### Passage shown:
• • • • •

I am working on implementing Gaussian mixture model on iris dataset. The code is as shown below.
require(rstan)
library(datasets)
data(iris)
y=array(iris[3:4])
mixture_data=list(N=150, D=2, K=3, y=y)
mixture_model<-'
data {
int D; //number of dimensions
int K; //number of gaussians
int N; //number of data
vector[D] y[N]; //data
}
parameters {
simplex[K] theta; //mixing proportions
vector[D] mu[K]; //mixture component means
cholesky_factor_corr[D] L[K]; //cholesky factor of correlation
vector<lower=0>[K] sigma[D]; // standard deviations
}
transformed parameters{
cholesky_factor_cov[D, D] cov[K];
for (k in 1:K) {
cov[k] = diag_pre_multiply(sigma[k], L[k]);
}
}
model {
real ps[K];
for(k in 1:K){
mu[k] ~ normal(0, 10);
L[k] ~ lkj_corr_cholesky(2);
sigma[k] ~ exponential(1);
}
for (n in 1:N){
for (k in 1:K){
ps[k] = log(theta[k])+multi_normal_cholesky_lpdf(y[n] | mu[k], cov[k]); //increment log probability of the gaussian
}
target += log_sum_exp(ps);
}
}
'
fit=stan(model_code=mixture_model, data=mixture_data, iter=1000, chains=4, init_r=0.5)
The model works perfectly for K=2 and does recover parameters correctly. The sampler throws an error for K = 3.
SAMPLING FOR MODEL 'd45eb236ae863de793b59e995d2e8072' NOW (CHAIN 1).
Chain 1: Unrecoverable error evaluating the log probability at the initial value.
Chain 1: Exception: diag_pre_multiply: m1.size() (3) and m2.rows() (2) must match in size (in 'model1d9654deb7fc_d45eb236ae863de793b59e995d2e8072' at line 19)
[1] "Error in sampler$call_sampler(args_list[[i]]) : "
[2] " Exception: diag_pre_multiply: m1.size() (3) and m2.rows() (2) must match in size (in 'model1d9654deb7fc_d45eb236ae863de793b59e995d2e8072' at line 19)"
error occurred during calling the sampler; sampling not done

• • • • •

### Supplied material:

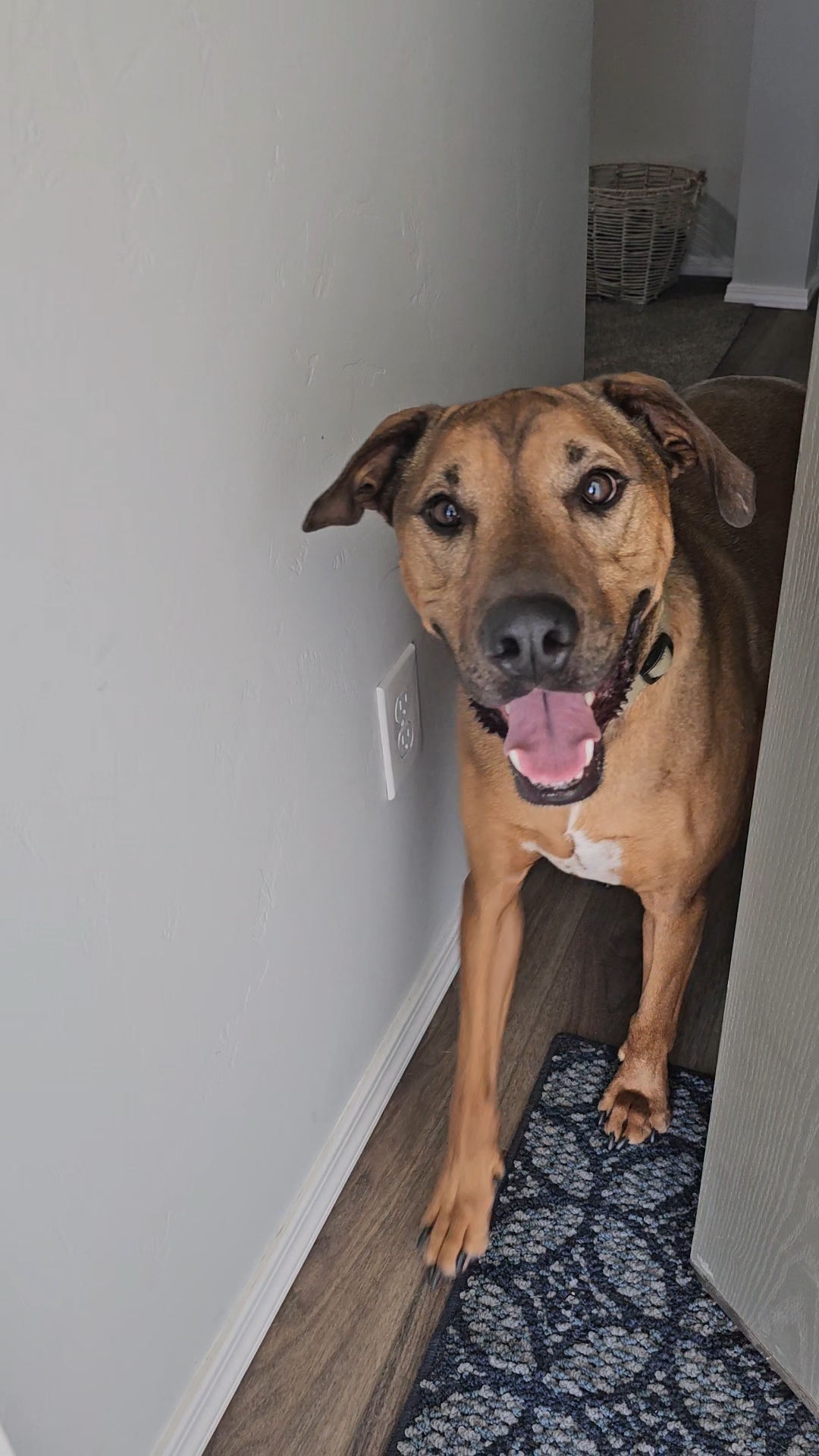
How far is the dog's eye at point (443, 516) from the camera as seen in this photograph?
1.12 metres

• • • • •

### Instructions:
**a.** Summarize the Gaussian mixture model post in two sentences.
**b.** In the Gaussian mixture model post, for which value of K does the model recover the parameters correctly?
**c.** From the Gaussian mixture model post, extract the part that opens with the words containing "The model works" and closes with "NOW (CHAIN 1).".

### Problem solutions:
**a.** The poster is implementing a Gaussian mixture model on the iris dataset and shares the code. The model works and recovers parameters correctly for K=2, but for K=3 the sampler hits an unrecoverable error at the initial value because diag_pre_multiply finds sizes 3 and 2 that must match, so sampling is not done.

**b.** K=2.

**c.**
The model works perfectly for K=2 and does recover parameters correctly. The sampler throws an error for K = 3.
SAMPLING FOR MODEL 'd45eb236ae863de793b59e995d2e8072' NOW (CHAIN 1).